Anhaltende Wärme und lange Trockenperioden setzen auch den Pflanzen in der Region zu. Die Verbraucherzentrale NRW gibt Tipps, wie Gartenbesitzer ihre Pflanzen durch trockene Sommer bringen und gleichzeitig Wasser sparen können.
„Klimaanpassung beginnt vor der eigenen Haustür“, sagt Bernhard Oberle, Umweltberater der Verbraucherzentrale NRW in Iserlohn. Wer auf hitze- und trockenheitsverträgliche Pflanzen setzt und bewusst gießt, kann Wasser sparen und den Garten auch bei hohen Temperaturen grün halten.
Trockenheitsverträgliche Pflanzen wählen
Viele heimische und mediterrane Pflanzen kommen mit längeren Trockenperioden zurecht. Tiefwurzelnde Stauden, Gehölze und Bäume benötigen nach dem Anwachsen häufig weniger Wasser und bieten gleichzeitig Lebensräume für Insekten.
Als geeignete heimische Pflanzen nennt die Verbraucherzentrale unter anderem Apfel-Rose, Adonisröschen, Blut-Storchschnabel, Eingriffeliger Weißdorn und Scharfer Mauerpfeffer.
Lieber selten und gründlich gießen
Beim Bewässern gilt: lieber ein- bis zweimal pro Woche gründlich gießen als täglich kleine Mengen. So werden die Pflanzen angeregt, tiefere Wurzeln zu bilden.
Gartenbesitzer können durch einen Blick in die tieferen Bodenschichten feststellen, ob gegossen werden muss. Ist der Boden dort noch feucht, können Gartenbesitzer warten. Am besten gießen Gartenbesitzer morgens oder abends, um die Verdunstung zu reduzieren. Wenn möglich, sollten Gartenbesitzer gesammeltes Regenwasser nutzen.
Bei Trockenheit sollten Gartenbesitzer zunächst Büsche, Sträucher und Bäume bewässern.
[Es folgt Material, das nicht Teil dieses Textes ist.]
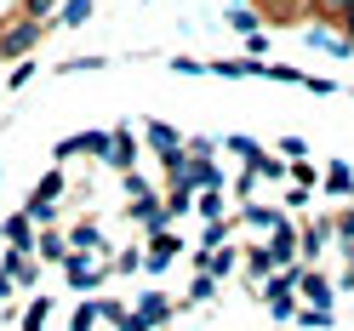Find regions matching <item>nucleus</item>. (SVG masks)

Gartenbesitzer können meist auf den Rasen verzichten, da er Trockenperioden in der Regel übersteht und nach Regen von selbst wieder grün wird.
Boden vor dem Austrocknen schützen
Eine Schicht aus Rindenmulch, Rasenschnitt oder Laub schützt den Boden und verringert die Verdunstung. Auch Bodendecker und dicht bepflanzte Beete helfen, Feuchtigkeit zu speichern.
Humusreiche Böden können Wasser besonders gut speichern. Gartenbesitzer können den Humusgehalt beispielsweise durch Kompost erhöhen. Gartenbesitzer können auch Wildkräuter im Dürresommer dulden, da sie eine wichtige Nahrungsquelle für Insekten darstellen.